To: Jack Be Quick who wrote (31657)2/2/1999 2:57:00 PM
From: Neocon  Read Replies (1) | Respond to of 67261
 
I am unacquainted with the source, who is more intemperate than I think is proper, but I also am not quite getting your point. Of course a number of people hoped that the investigations would come to more than this, since they believed that there was more to find. So?



To: Jack Be Quick who wrote (31657)2/2/1999 3:06:00 PM
From: Daniel Schuh  Read Replies (2) | Respond to of 67261
 
The Rule of Law nytimes.com

Meanwhile, just to annoy the Rule of Law bleaters and fans of Drudge, here's todays column from Anthony Lewis. He may be liberal, but he also has written respected books on constitutional matters. I think it's worth quoting in whole. The "Rule of Law" bleaters should note especially the bold part.

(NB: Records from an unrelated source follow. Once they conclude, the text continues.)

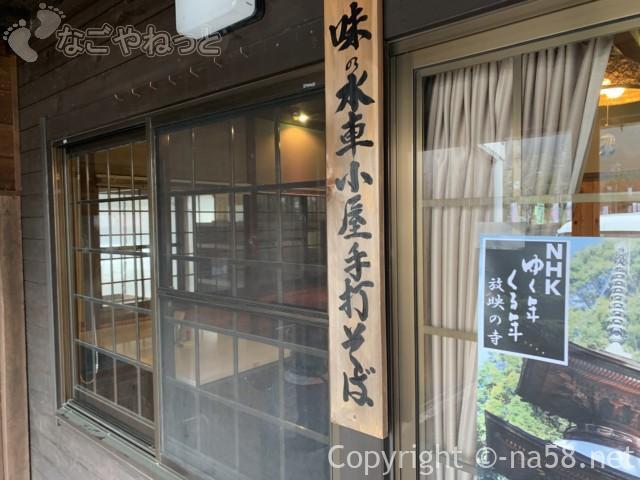 道の駅平成の手打ちそば処「味の水車小屋」玄関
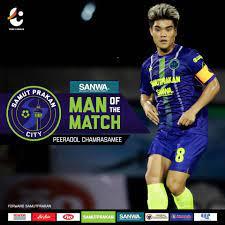 """สมุทรปราการซิตี้ SPC - SPC Man Of The Match: Sponsored by SANWA Thai League  1 #MatchDay1 ในเกมนัดเปิดฤดูกาล ที่ """"เขี้ยวสมุทร"""" สมุทรปราการซิตี้  เปิดรังขย้ำ """"พยัคฆ์ล้านนา"""" เชียงใหม่ เอฟซี 3-2 ไปแบบสุดมัน ต้องบอกว่า """"นิว""""  พีรดนย์ ฉ่ำรัศมี ที่สวมบทกัปตัน ..."""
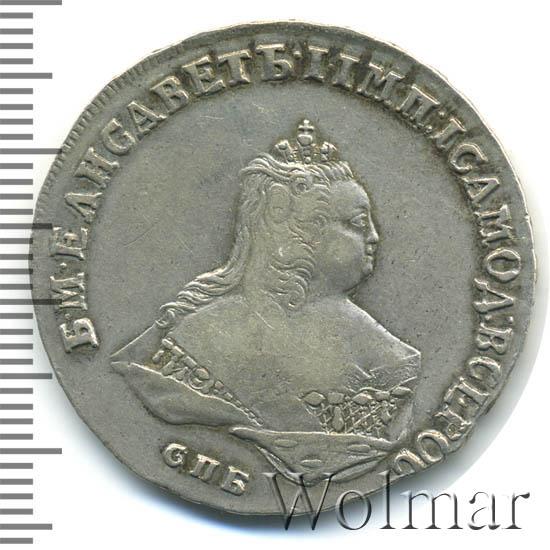 Полтина 1747 г. СПБ. Елизавета I. Погрудный портрет. Санкт-Петербургский монетный двор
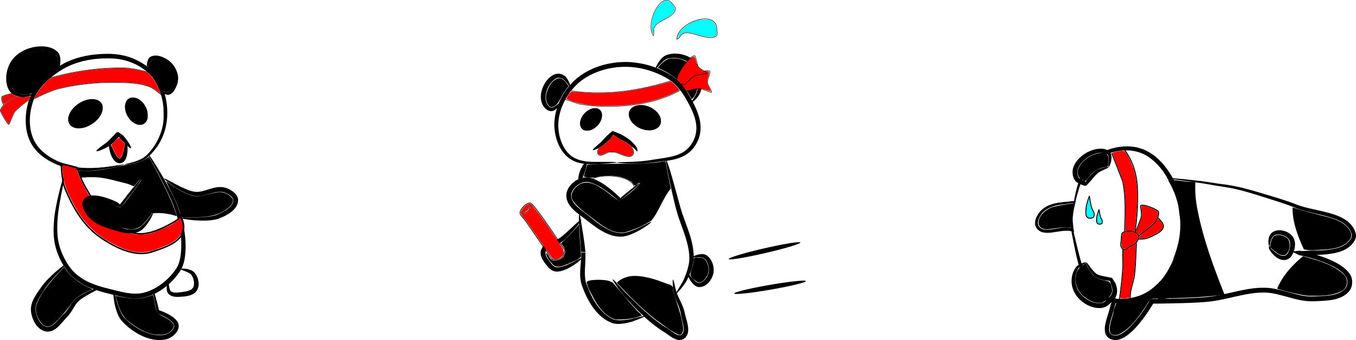 Panda relay.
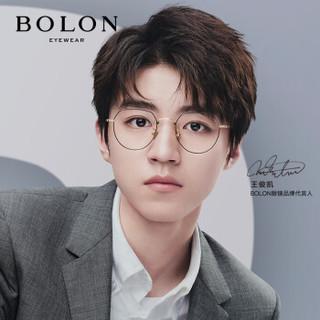 暴龙BOLON光学眼镜架王俊凯同款新款男女款圆形近视光学架可配近视镜片BJ7052B12
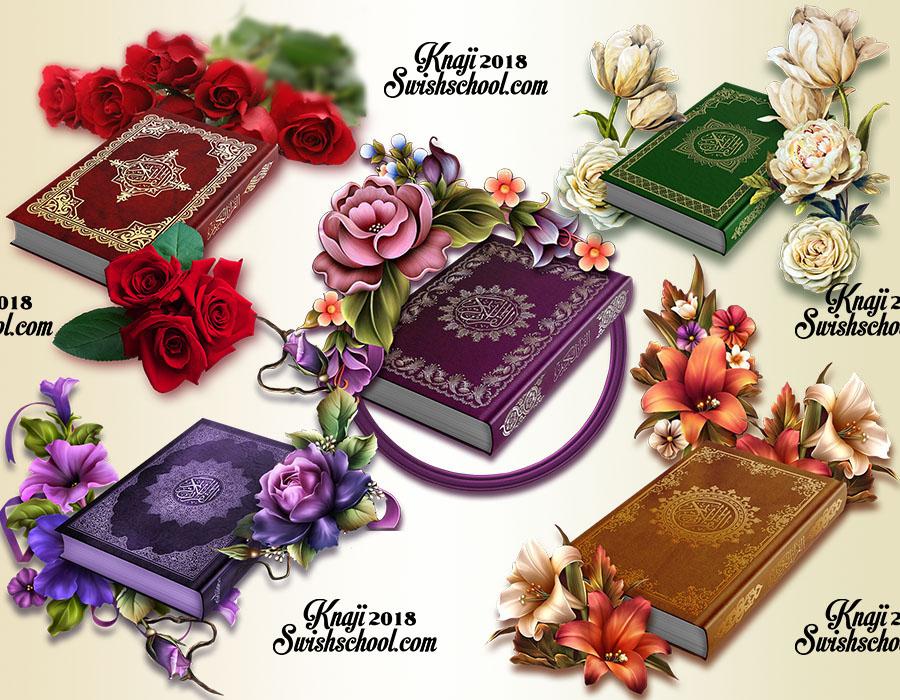 اجمل صور للقرآن الكريم مع الورود دون خلفية 1
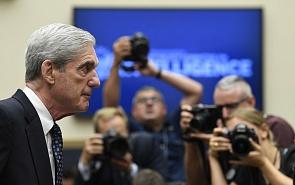 Mueller Spoke, Who Listened?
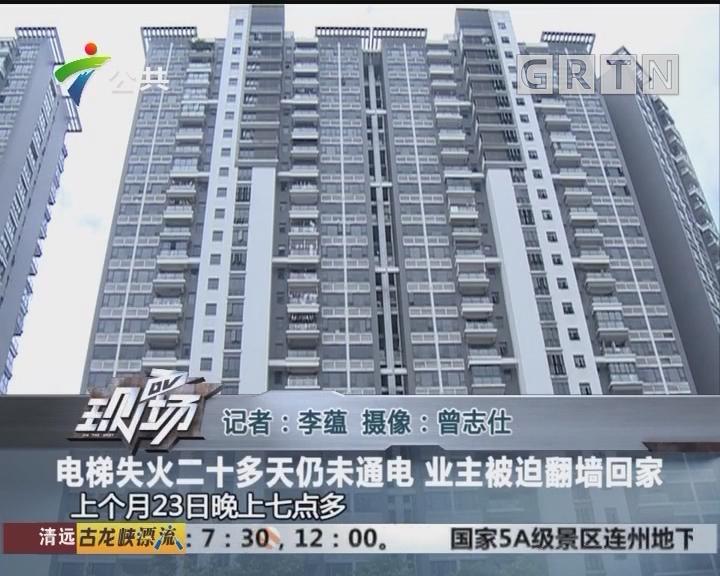 电梯失火二十多天仍未通电 业主被迫翻墙回家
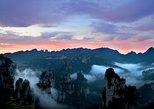 Zhangjiajie Park, Mountain 3-Day Private Tour, Lunch, Transfer. Zhangjiajie, CHINA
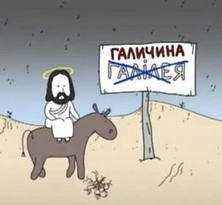 Галицькі слова в українській мові.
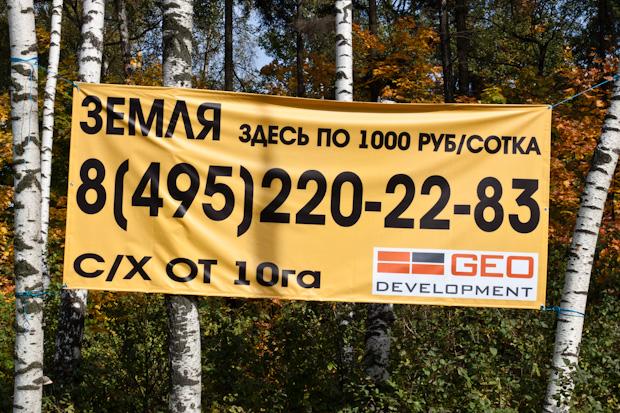 8-495-220-22-83 земля по 1000 руб/сотка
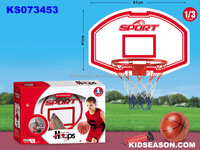 KIDSEASON KIDS SPORT TOYS HANGING BASKETBALL WHITE BOARD WITH IRON HOOP 61x41cm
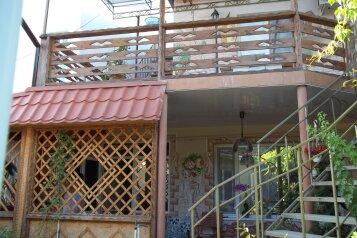 Гостевой дом, Рыбацкая, 6 на 2 номера - Фотография 2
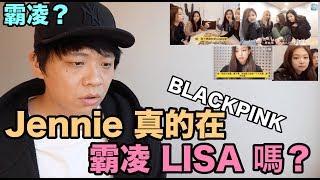 霸凌?BLACKPINK Jennie 真的在霸凌 LISA嗎? | DenQ來了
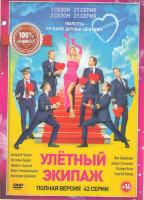 Улетный экипаж 1,2 Сезоны (42 серии)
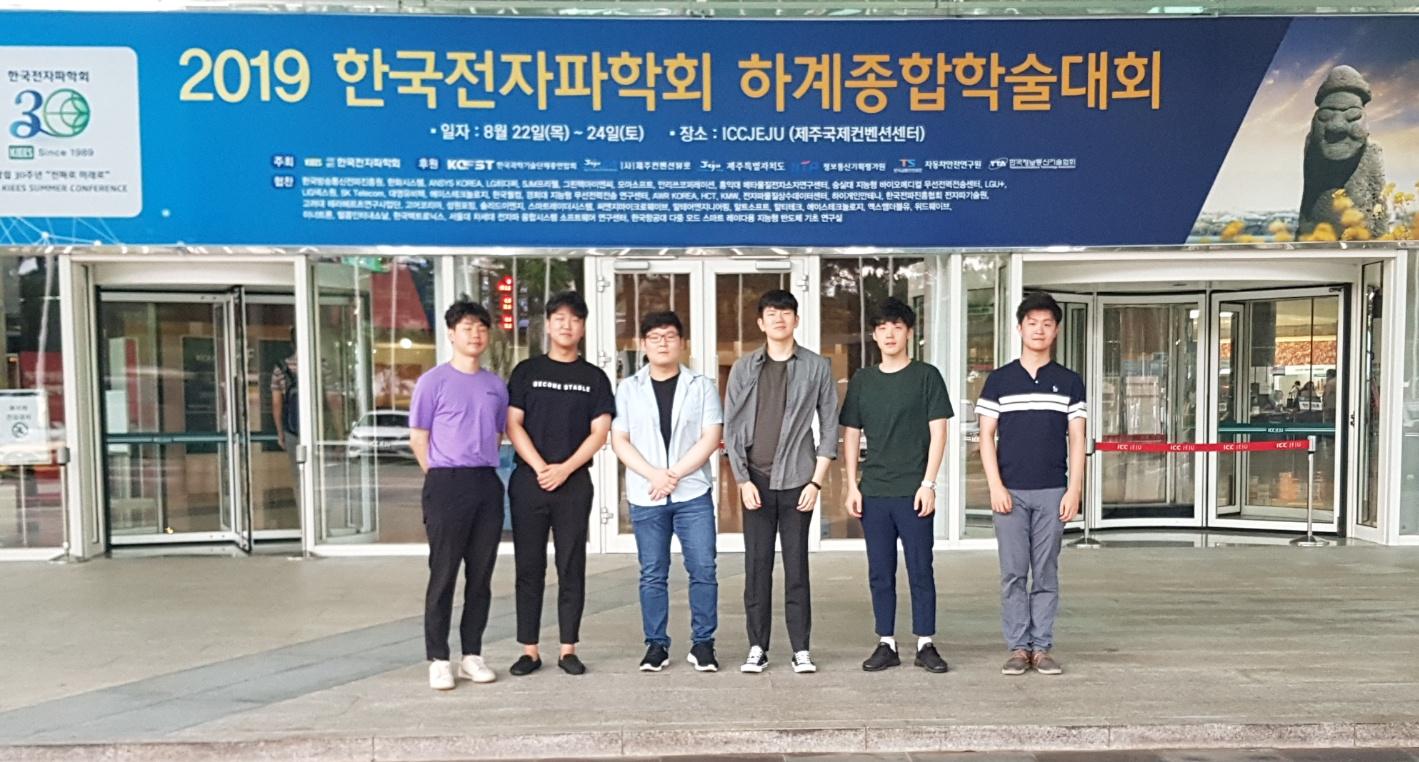 2019 한국전자파학회.png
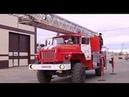 Новая пожарная техника: в поселке Пангоды огнеборцы учатся управлять автолестницей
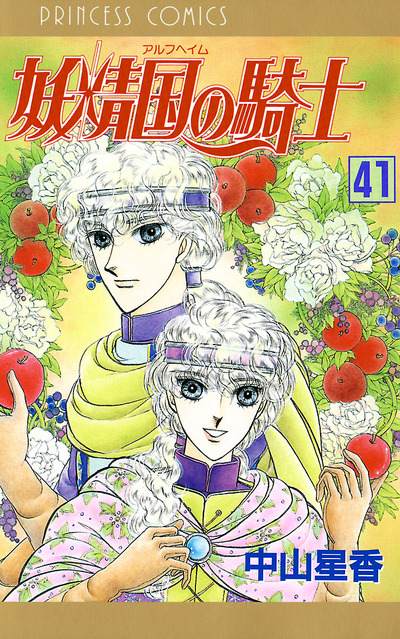 妖精国の騎士(アルフヘイムの騎士) 41-電子書籍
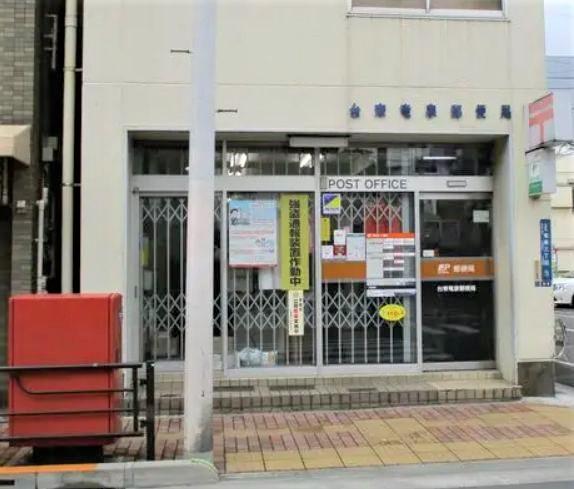 郵便局:台東竜泉郵便局 380m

From the beginning, Republicans leading the effort to drive President Clinton from office have spoken of the need to sustain the rule of law. But the concerns of law, and of the Constitution, have repeatedly been put aside for partisan ends.

The latest example is the idea that the Senate adopt "findings of fact" about the President's behavior before it votes on the articles of impeachment. The "findings" would be, in one form of words or another, that the President lied and impeded justice.

The idea has two great attractions for Republicans. Such findings, it is thought, would have more gravity -- and do more damage to Mr. Clinton -- than a censure resolution adopted after the Senate failed to convict on the impeachment articles. And, crucially, those who support the proposal say that only a simple majority instead of a two-thirds vote would be required.

But the very attractiveness of the idea politically shows why it is offensive constitutionally. The gravity of what was at stake led the Framers of the Constitution to require a two-thirds vote of the Senate to convict a President. This is essentially an attempt to evade that requirement.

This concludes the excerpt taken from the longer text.